My nodes are not advancing in the chain to reach
106983272
block:
... going back one block on the DLT, the synchronization has restarted ¿?
> eth.blockNumber
106919851
> debug.setHead("0x65F77AA")
null
$ docker restart
> eth.syncing
{
currentBlock: 106934592,
highestBlock: 106983272,
knownStates: 12690992,
pulledStates: 12690992,
startingBlock: 106919850
}
We will evaluate this solution when all the validators are in block 106983272 and we have unified the version to 21.10.2
PD. The DENIED-BY
errors still remains
VERY IMPORTANT: It is highly recommended to run:
> debug.chaindbCompact()
Before running the debug.setHead() command
I built a special version of Geth (Quorum 21.10.2) with logs to try to diagnose the problem with the Validators. I created a special repository: alaquorum.

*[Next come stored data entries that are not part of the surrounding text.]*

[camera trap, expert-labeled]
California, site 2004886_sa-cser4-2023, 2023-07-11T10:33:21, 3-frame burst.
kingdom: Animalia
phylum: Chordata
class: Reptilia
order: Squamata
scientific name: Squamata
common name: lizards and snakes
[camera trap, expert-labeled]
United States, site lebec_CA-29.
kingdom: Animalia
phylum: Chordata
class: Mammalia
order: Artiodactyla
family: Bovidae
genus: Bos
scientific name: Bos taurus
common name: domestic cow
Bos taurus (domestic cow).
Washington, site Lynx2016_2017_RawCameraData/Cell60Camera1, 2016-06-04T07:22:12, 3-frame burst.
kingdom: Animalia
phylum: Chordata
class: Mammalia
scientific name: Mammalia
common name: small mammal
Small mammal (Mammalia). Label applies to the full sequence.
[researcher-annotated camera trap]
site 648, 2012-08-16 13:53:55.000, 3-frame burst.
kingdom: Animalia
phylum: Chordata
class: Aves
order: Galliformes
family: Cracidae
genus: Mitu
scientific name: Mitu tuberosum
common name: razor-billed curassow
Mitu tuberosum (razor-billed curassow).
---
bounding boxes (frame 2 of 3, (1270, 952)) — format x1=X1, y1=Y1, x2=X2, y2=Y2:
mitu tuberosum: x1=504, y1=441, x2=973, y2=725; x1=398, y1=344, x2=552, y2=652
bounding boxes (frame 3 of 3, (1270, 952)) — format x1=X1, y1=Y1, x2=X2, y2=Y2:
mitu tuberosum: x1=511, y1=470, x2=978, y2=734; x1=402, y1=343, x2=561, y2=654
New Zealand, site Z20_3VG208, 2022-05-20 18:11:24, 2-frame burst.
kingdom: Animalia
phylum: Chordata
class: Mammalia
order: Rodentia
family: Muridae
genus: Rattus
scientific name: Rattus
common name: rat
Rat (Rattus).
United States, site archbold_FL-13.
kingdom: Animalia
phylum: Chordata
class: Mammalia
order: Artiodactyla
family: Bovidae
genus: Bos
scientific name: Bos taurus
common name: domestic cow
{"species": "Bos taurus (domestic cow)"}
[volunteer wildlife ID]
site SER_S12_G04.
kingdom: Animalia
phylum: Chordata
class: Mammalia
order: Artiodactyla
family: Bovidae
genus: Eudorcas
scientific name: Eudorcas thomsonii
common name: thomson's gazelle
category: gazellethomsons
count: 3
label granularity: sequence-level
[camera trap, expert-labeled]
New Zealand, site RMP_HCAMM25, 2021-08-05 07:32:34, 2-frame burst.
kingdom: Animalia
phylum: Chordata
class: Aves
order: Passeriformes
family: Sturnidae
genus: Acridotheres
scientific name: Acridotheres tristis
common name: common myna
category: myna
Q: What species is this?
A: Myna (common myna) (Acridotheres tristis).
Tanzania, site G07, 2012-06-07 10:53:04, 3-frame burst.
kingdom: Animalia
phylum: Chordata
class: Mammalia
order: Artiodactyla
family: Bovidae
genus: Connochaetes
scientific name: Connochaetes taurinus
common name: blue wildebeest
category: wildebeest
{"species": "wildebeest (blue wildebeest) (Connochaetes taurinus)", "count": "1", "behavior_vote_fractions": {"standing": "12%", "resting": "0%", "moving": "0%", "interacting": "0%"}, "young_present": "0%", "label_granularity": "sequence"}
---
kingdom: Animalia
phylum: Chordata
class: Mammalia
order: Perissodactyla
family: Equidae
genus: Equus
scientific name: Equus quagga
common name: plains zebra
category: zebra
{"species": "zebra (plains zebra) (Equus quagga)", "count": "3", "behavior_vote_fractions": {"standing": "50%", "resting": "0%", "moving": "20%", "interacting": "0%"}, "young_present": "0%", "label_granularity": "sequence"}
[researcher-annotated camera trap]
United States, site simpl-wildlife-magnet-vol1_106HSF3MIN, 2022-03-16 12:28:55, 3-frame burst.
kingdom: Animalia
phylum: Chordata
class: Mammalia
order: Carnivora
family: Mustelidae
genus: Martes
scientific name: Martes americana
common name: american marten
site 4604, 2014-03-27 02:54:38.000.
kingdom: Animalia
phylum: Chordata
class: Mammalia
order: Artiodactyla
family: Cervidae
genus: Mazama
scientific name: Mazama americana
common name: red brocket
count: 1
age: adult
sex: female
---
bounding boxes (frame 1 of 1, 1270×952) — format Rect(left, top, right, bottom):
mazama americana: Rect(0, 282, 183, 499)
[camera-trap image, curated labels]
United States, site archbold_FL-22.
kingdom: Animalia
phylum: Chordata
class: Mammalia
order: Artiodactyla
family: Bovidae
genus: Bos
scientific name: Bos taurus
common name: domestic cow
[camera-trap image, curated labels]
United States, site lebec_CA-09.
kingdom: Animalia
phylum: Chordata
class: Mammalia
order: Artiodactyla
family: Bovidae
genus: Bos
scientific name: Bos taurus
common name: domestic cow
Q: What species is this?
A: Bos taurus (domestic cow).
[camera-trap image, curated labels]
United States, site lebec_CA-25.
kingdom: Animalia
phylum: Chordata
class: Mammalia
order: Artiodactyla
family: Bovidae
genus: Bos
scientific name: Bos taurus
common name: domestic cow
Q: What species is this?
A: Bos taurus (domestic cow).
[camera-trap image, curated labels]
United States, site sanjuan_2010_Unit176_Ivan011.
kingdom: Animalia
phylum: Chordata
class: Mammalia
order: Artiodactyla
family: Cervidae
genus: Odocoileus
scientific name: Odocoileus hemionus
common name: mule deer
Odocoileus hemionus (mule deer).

The instructions for building the Geth executable are in the readme of the repository.
But the repo also contains an already build binary. For those using the official Dockerfile from the Alastria Node repository (this repo), they can easily switch to the patched Geth version by modifying the Dockerfile by replacing these lines:
RUN wget -O geth_${VER}_linux_amd64.tar.gz https://artifacts.consensys.net/public/go-quorum/raw/versions/${VER}/geth_${VER}_linux_amd64.tar.gz
RUN tar zxvf geth_${VER}_linux_amd64.tar.gz -C /usr/local/bin
with these:
RUN wget -O /usr/local/bin/geth https://raw.githubusercontent.com/hesusruiz/alaquorum/main/build/bin/geth
RUN chmod +x /usr/local/bin/geth
Opened issue with Consensus, in order to control the block number: most of the validator nodes cannot reach the desired one: https://github.com/ConsenSys/quorum/issues/1585
Added fix in https://github.com/alastria/alastria-node-quorum/pull/39 in order to start synchronization process
The network is operational again, thanks to the corrective actions in:
Still pending to unify blocks and (patched) versions of @hesusruiz but transactions are being mined
Network has stopped generating blocks since 11/12/2022
The next steps are to create a private network between the validator nodes, make the network generate new blocks and then connect the rest of the nodes to the working network.